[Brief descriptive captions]
━━━━━━━━━━
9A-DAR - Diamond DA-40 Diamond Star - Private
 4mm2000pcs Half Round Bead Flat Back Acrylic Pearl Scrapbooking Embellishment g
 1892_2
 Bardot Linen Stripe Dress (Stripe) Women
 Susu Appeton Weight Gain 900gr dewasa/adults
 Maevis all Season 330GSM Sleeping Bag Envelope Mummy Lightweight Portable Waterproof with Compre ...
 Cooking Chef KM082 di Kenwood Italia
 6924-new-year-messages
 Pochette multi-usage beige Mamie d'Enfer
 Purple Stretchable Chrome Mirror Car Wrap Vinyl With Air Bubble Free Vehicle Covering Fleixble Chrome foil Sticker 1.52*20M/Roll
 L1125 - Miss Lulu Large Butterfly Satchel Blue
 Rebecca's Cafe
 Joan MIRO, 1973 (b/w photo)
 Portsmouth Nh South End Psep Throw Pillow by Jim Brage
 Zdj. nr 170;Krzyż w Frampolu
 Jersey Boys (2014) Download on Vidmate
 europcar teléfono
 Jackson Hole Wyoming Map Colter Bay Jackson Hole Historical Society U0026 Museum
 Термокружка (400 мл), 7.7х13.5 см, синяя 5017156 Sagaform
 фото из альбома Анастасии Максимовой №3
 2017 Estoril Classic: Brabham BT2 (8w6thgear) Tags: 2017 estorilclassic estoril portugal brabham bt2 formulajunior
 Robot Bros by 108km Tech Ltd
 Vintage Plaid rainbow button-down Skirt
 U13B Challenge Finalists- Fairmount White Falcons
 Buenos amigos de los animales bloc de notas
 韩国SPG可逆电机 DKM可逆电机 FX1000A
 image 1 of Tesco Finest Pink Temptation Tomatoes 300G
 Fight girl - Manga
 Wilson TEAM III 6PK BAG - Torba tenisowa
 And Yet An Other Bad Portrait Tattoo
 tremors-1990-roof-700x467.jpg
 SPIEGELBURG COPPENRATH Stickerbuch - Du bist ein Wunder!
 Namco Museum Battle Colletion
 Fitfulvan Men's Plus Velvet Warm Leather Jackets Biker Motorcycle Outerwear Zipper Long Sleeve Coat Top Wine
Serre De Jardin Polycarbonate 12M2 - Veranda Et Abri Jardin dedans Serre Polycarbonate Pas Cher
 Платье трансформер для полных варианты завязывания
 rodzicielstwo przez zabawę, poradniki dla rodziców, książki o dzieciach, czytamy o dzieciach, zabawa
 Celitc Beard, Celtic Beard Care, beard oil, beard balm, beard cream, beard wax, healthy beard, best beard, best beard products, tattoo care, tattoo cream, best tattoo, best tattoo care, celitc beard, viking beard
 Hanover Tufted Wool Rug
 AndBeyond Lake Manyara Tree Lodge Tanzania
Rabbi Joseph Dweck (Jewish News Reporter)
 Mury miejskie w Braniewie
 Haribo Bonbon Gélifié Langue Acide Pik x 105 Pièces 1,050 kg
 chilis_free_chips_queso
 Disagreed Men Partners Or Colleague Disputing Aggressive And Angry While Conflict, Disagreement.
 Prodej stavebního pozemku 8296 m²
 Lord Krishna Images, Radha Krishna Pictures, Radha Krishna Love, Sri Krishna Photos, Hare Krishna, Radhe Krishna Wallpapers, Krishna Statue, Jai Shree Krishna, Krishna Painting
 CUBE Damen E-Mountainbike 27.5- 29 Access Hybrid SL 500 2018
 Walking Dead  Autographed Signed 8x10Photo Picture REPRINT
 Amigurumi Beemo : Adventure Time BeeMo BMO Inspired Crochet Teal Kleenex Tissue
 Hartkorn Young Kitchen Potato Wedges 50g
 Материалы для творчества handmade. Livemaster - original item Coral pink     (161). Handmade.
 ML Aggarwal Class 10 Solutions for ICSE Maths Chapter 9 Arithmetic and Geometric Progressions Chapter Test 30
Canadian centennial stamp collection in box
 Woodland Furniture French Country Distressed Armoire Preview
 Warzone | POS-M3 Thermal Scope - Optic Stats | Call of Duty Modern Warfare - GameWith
━━━━━━━━━━
■ PROBLEM REQUIREMENTS ■
What is wanted is every line from the first line of the entries through the line that contains "Joan MIRO, 1973 (b/w photo)", given again exactly.

■ ANSWER TO THIS PROBLEM ■
9A-DAR - Diamond DA-40 Diamond Star - Private
 4mm2000pcs Half Round Bead Flat Back Acrylic Pearl Scrapbooking Embellishment g
 1892_2
 Bardot Linen Stripe Dress (Stripe) Women
 Susu Appeton Weight Gain 900gr dewasa/adults
 Maevis all Season 330GSM Sleeping Bag Envelope Mummy Lightweight Portable Waterproof with Compre ...
 Cooking Chef KM082 di Kenwood Italia
 6924-new-year-messages
 Pochette multi-usage beige Mamie d'Enfer
 Purple Stretchable Chrome Mirror Car Wrap Vinyl With Air Bubble Free Vehicle Covering Fleixble Chrome foil Sticker 1.52*20M/Roll
 L1125 - Miss Lulu Large Butterfly Satchel Blue
 Rebecca's Cafe
 Joan MIRO, 1973 (b/w photo)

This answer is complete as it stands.